Could you restate the data below word for word, without its pictures?

[Captioned web images]

»»

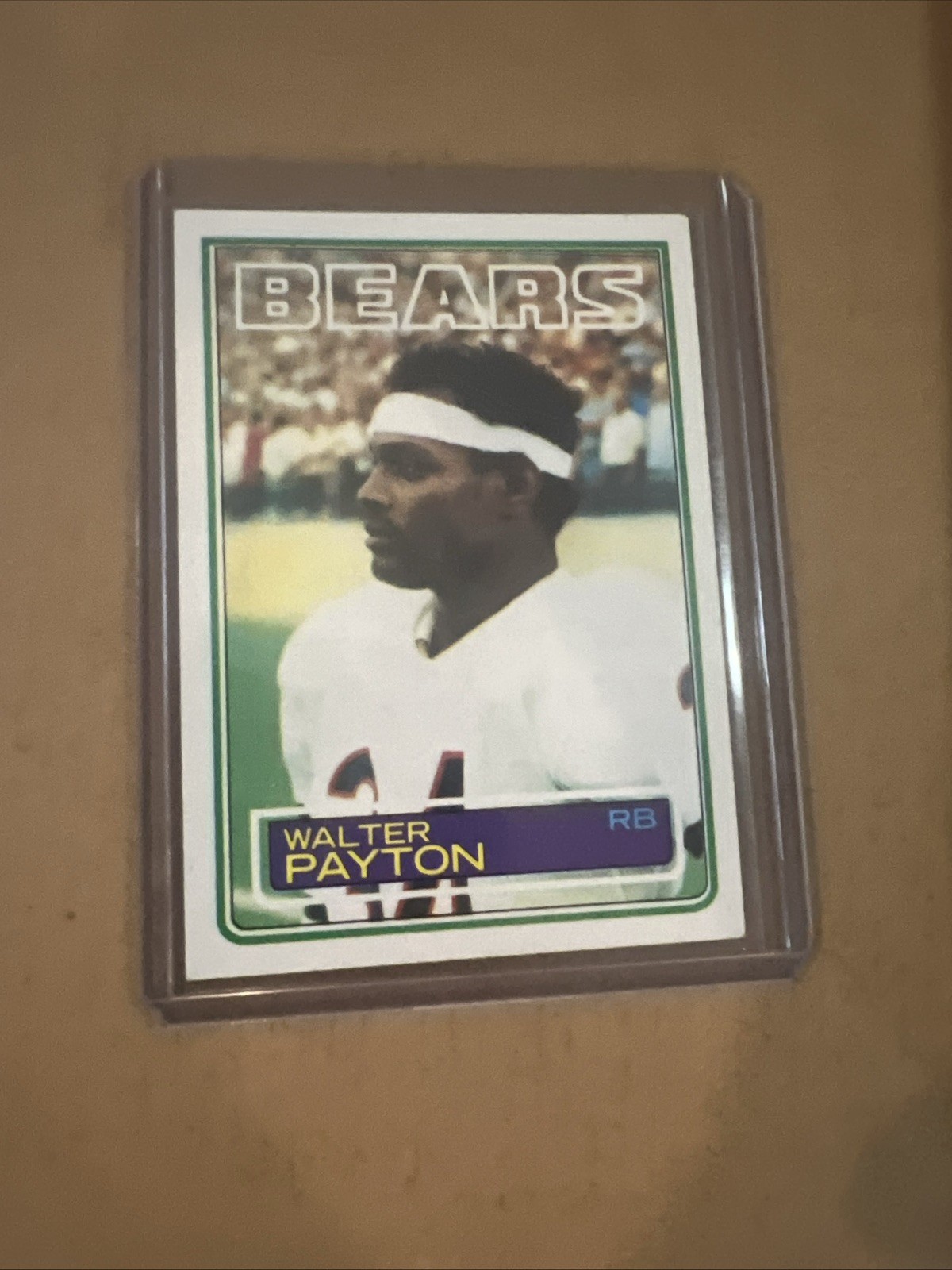 1983 Topps Set Break # 36 Walter Payton Nice Card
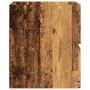 Aged engineered wood bathroom cabinet 60x38.5x45 cm by , Bathroom furniture - Ref: Foro24-856243, Price: 54,62 €, Discount: %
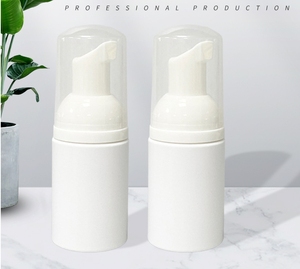 ขวดพลาสติกสำหรับทำความสะอาดใบหน้าแบบพกพาทำมูสแบบพกพาทำจากโฟม PET30ml โลโก้ออกแบบได้ตามต้องการ2025 - Product Image 2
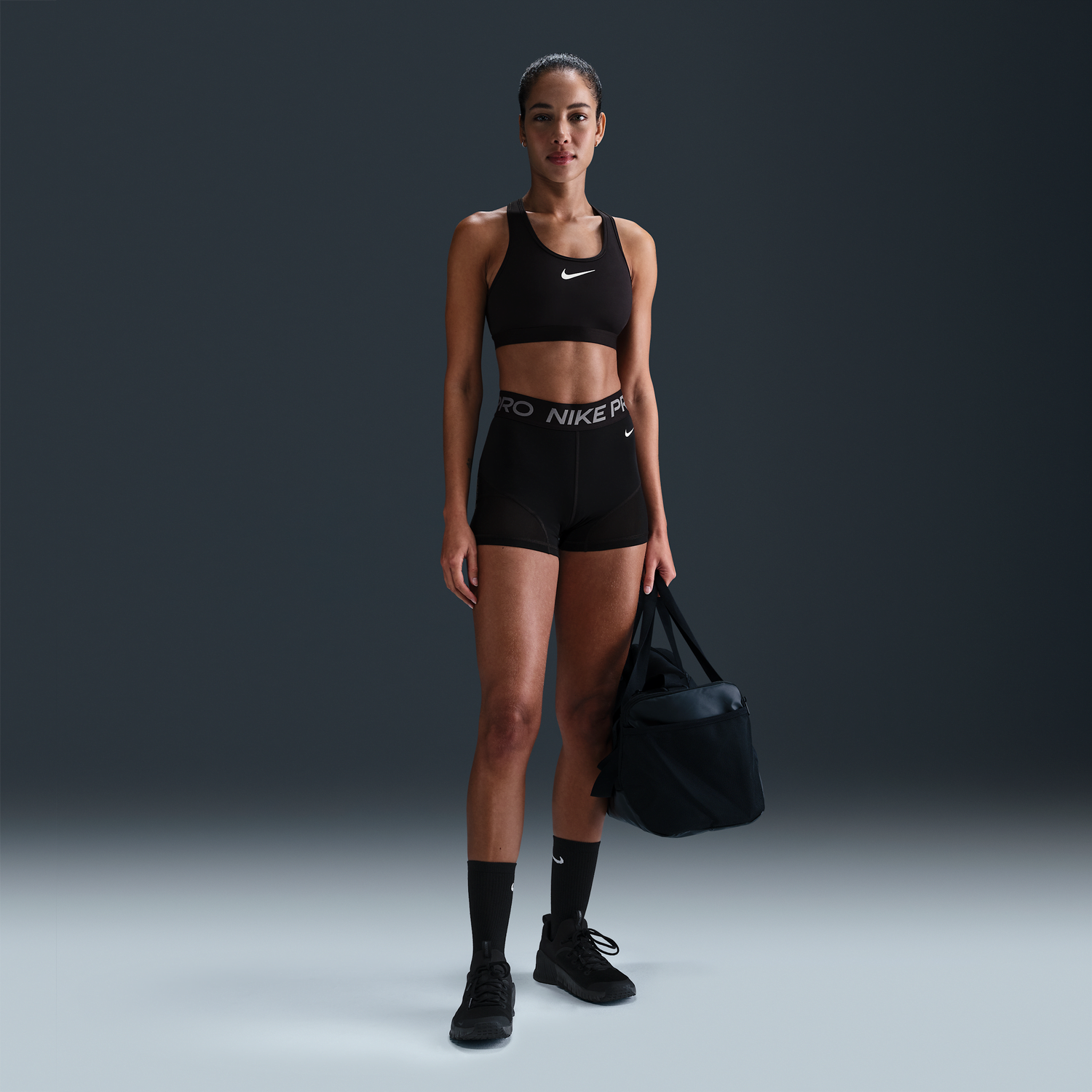 Šortky Nike Pro Training Shorts 8cm Čierna | HJ1172-010, 1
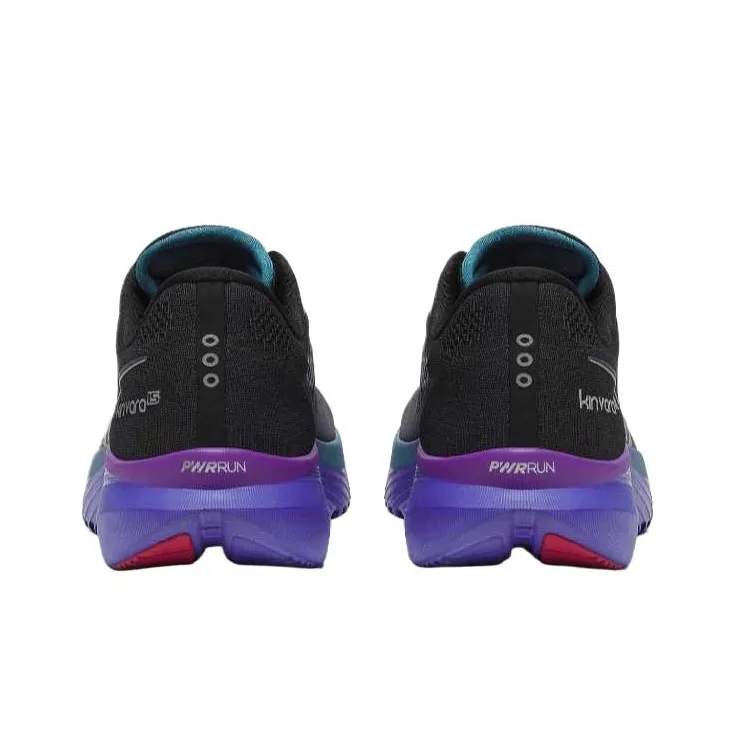 Saucony Kinvara 15 Low Top Running Shoes Women's Black-4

««

• _RESULT FOR THIS TASK_
 1983 Topps Set Break # 36 Walter Payton Nice Card
 Aged engineered wood bathroom cabinet 60x38.5x45 cm by , Bathroom furniture - Ref: Foro24-856243, Price: 54,62 €, Discount: %
 ขวดพลาสติกสำหรับทำความสะอาดใบหน้าแบบพกพาทำมูสแบบพกพาทำจากโฟม PET30ml โลโก้ออกแบบได้ตามต้องการ2025 - Product Image 2
 Šortky Nike Pro Training Shorts 8cm Čierna | HJ1172-010, 1
 Saucony Kinvara 15 Low Top Running Shoes Women's Black-4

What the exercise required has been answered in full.